■ **PROMPT**
Repeat the records below word for word, but start at the line that contains "Is (x=21, y=161)", stop after the last line, and include nothing else.

■ **LISTED RECORDS**
== == ==
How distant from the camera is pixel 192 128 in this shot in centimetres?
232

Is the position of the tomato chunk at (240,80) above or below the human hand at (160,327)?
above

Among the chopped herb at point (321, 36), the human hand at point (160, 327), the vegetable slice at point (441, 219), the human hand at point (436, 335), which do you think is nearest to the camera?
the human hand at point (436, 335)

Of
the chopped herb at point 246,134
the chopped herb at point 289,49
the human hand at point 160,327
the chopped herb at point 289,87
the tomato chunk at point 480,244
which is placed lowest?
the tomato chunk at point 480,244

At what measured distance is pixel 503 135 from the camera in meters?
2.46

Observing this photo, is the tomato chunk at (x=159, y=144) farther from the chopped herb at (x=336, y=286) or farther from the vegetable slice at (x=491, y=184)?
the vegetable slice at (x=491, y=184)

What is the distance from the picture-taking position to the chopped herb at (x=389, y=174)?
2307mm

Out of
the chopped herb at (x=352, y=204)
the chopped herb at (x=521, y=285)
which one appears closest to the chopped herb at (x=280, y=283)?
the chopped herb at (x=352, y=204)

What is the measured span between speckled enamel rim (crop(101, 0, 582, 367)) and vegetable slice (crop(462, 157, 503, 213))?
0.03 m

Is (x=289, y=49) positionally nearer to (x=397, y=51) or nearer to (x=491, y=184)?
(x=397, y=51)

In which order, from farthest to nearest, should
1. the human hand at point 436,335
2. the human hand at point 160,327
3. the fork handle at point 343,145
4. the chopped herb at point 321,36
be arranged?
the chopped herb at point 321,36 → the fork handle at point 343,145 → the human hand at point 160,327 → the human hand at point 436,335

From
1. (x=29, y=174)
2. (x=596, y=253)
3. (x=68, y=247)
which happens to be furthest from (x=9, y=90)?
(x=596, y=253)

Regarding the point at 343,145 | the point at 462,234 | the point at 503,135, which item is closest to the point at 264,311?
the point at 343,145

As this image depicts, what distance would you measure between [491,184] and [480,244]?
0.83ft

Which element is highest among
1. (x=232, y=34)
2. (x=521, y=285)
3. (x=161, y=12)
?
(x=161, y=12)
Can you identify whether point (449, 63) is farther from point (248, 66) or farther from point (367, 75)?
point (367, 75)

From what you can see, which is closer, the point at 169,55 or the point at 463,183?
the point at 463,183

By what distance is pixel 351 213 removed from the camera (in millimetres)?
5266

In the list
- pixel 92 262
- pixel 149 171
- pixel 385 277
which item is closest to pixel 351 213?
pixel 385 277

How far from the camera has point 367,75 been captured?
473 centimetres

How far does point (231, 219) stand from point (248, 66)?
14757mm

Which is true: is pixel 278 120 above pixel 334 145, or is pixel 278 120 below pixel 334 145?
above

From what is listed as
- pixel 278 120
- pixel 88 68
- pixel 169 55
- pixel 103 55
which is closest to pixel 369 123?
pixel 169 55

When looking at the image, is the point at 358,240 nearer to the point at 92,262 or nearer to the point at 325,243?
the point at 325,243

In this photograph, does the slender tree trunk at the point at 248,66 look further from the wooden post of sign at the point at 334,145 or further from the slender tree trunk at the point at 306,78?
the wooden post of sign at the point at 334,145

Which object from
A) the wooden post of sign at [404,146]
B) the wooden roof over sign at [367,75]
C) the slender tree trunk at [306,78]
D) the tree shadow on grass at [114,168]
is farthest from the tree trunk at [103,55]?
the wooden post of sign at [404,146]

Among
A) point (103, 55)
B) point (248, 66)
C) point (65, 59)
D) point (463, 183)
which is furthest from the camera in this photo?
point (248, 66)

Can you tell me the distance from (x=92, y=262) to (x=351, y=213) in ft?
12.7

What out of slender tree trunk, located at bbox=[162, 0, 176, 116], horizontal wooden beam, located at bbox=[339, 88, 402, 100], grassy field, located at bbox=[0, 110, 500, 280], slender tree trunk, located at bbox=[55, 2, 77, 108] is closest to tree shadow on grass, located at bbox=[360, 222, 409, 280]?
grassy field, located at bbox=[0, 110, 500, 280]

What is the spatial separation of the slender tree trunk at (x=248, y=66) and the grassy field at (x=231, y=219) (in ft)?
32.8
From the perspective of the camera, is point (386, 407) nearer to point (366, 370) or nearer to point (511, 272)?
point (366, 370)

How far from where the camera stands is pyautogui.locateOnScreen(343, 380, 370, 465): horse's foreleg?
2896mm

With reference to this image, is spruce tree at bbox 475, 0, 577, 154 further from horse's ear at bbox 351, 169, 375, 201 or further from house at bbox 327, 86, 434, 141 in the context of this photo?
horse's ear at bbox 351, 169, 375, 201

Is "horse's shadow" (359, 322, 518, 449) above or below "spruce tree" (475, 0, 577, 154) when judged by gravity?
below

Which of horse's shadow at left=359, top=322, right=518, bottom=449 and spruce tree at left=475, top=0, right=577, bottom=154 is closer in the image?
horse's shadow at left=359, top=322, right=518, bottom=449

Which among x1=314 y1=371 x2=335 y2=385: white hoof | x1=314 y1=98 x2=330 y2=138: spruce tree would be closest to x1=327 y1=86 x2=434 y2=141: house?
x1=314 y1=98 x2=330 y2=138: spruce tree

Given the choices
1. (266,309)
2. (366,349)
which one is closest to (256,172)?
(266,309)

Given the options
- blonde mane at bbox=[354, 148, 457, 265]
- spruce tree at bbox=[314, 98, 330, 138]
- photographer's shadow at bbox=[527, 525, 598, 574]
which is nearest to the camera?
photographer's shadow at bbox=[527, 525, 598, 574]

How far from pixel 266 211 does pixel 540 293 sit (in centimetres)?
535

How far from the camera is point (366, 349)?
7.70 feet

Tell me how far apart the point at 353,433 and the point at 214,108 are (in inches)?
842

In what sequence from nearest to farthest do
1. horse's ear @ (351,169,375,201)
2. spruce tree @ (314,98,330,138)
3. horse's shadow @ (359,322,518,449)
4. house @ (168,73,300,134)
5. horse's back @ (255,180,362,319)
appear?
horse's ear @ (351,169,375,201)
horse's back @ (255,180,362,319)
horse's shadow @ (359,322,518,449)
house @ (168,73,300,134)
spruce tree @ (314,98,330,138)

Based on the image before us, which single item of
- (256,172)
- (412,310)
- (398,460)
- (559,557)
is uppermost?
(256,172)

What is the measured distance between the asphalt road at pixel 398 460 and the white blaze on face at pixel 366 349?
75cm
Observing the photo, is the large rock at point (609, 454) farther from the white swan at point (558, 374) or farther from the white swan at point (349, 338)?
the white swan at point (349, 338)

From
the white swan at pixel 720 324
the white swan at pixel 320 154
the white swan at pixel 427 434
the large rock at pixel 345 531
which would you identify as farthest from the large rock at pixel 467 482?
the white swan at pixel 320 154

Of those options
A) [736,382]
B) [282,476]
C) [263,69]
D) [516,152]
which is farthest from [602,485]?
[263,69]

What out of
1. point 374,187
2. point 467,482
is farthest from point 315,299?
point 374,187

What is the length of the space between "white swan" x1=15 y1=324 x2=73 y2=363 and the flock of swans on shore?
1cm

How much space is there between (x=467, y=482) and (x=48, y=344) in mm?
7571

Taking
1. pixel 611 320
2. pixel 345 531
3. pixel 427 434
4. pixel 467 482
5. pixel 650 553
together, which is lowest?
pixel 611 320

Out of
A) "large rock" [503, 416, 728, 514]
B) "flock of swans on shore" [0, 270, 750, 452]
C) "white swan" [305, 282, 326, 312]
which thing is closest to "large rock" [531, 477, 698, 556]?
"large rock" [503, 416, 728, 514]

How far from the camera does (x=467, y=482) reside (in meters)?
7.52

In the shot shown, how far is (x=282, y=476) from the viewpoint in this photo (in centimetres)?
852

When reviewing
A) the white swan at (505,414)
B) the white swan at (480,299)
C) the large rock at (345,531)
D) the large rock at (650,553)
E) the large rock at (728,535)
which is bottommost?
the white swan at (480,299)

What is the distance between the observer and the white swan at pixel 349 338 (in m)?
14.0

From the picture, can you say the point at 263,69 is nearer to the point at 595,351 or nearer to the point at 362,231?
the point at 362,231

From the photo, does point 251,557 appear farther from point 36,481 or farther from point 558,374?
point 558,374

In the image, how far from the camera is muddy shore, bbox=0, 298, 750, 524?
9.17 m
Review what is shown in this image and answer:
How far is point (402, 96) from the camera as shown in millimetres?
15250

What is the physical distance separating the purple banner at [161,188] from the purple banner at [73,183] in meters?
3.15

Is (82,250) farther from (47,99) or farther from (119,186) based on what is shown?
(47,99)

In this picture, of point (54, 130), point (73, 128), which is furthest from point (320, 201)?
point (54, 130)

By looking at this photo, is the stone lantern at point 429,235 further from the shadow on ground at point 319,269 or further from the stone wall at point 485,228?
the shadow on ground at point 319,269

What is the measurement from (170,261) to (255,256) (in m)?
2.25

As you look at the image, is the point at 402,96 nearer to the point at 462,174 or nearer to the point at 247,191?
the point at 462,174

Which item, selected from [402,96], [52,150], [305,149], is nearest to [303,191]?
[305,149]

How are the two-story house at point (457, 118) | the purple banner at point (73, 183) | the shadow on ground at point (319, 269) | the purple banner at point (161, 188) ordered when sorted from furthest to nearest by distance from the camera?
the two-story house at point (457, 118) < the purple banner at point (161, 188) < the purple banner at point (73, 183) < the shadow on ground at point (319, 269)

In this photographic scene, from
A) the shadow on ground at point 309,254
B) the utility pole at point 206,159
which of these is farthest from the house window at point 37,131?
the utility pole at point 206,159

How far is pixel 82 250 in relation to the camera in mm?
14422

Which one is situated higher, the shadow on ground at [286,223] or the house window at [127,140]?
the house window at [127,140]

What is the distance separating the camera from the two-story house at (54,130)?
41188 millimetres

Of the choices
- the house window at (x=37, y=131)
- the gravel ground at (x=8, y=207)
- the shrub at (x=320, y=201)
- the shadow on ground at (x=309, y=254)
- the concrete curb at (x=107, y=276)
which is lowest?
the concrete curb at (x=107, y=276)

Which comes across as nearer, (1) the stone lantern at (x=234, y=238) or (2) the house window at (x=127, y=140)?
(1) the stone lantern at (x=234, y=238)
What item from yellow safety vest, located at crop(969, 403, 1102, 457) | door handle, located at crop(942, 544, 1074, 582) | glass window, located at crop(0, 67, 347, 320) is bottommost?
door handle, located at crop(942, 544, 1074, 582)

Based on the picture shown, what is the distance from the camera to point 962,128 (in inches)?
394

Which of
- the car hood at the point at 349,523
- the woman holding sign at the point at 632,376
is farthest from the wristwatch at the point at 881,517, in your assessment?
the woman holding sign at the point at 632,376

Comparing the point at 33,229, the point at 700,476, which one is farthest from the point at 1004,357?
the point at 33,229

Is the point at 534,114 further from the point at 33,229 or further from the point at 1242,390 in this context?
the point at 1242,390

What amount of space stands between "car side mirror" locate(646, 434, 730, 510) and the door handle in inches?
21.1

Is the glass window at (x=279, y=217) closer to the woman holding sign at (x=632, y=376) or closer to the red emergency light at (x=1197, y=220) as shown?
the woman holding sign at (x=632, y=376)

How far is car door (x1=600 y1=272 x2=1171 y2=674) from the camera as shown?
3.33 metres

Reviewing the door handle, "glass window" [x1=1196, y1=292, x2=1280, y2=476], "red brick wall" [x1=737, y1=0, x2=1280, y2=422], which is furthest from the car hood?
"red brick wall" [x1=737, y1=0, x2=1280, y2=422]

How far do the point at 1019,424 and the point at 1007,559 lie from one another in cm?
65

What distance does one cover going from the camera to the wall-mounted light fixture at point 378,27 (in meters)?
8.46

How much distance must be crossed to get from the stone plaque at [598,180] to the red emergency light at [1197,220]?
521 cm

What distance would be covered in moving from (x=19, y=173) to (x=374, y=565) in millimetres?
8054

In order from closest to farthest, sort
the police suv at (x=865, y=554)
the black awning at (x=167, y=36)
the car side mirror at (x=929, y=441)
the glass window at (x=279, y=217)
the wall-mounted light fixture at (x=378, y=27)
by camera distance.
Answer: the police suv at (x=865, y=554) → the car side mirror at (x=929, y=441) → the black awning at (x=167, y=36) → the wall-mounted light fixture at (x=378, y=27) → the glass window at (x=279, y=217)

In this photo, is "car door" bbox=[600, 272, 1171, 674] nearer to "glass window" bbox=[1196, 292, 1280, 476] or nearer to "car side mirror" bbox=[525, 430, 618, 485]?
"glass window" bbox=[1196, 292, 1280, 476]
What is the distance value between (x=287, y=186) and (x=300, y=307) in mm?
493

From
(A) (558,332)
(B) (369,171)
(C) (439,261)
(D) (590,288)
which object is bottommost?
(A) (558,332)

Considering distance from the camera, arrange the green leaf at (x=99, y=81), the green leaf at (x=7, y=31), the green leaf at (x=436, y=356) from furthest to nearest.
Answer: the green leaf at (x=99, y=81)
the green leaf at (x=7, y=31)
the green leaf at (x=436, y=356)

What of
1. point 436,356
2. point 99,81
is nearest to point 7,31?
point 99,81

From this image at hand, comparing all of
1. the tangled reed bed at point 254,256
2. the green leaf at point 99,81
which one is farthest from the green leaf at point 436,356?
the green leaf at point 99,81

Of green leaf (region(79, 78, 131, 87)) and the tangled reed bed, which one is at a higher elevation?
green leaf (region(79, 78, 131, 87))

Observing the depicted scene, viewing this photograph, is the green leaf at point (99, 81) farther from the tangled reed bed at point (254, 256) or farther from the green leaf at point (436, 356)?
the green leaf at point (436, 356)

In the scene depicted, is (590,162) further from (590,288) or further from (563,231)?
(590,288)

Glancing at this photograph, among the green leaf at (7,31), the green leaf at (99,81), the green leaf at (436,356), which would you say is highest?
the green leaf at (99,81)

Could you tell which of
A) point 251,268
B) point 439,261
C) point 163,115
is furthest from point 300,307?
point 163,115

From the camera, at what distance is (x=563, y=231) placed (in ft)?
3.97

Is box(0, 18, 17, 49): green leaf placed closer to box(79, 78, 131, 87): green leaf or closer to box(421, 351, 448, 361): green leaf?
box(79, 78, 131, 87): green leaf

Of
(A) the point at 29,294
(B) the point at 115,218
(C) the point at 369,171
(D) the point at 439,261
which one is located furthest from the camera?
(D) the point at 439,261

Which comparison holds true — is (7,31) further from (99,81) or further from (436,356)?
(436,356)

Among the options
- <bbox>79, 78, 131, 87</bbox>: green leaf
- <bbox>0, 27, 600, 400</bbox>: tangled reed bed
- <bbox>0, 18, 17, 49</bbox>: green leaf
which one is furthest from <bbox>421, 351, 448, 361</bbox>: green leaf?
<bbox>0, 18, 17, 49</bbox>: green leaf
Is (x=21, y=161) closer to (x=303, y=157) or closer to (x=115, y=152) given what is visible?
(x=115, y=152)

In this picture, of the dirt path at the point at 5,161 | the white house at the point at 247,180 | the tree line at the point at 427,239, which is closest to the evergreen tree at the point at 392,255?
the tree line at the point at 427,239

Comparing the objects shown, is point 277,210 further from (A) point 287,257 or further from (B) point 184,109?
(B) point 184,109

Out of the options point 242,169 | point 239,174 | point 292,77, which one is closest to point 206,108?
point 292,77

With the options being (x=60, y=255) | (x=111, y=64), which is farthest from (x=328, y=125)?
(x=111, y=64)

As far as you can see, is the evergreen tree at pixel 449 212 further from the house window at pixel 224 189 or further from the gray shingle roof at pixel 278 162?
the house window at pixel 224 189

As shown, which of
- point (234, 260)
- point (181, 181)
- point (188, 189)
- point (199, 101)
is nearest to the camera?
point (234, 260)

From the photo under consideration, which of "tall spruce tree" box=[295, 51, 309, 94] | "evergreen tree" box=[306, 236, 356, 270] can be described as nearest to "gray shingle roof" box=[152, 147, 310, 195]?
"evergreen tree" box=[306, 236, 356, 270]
== == ==
■ **EXPECTED ANSWER**
Is (x=21, y=161) closer to (x=303, y=157) or closer to (x=115, y=152) given what is visible?
(x=115, y=152)

In this picture, of the dirt path at the point at 5,161 | the white house at the point at 247,180 | the tree line at the point at 427,239, which is closest to the evergreen tree at the point at 392,255?
the tree line at the point at 427,239

Comparing the objects shown, is point 277,210 further from (A) point 287,257 or further from (B) point 184,109?
(B) point 184,109

Out of the options point 242,169 | point 239,174 | point 292,77, which one is closest to point 206,108?
point 292,77

With the options being (x=60, y=255) | (x=111, y=64), which is farthest from (x=328, y=125)?
(x=111, y=64)

As far as you can see, is the evergreen tree at pixel 449 212 further from the house window at pixel 224 189 or further from the gray shingle roof at pixel 278 162?
the house window at pixel 224 189

As shown, which of
- point (234, 260)
- point (181, 181)
- point (188, 189)
- point (199, 101)
is nearest to the camera?
point (234, 260)

From the photo under consideration, which of "tall spruce tree" box=[295, 51, 309, 94] | "evergreen tree" box=[306, 236, 356, 270] can be described as nearest to "gray shingle roof" box=[152, 147, 310, 195]?
"evergreen tree" box=[306, 236, 356, 270]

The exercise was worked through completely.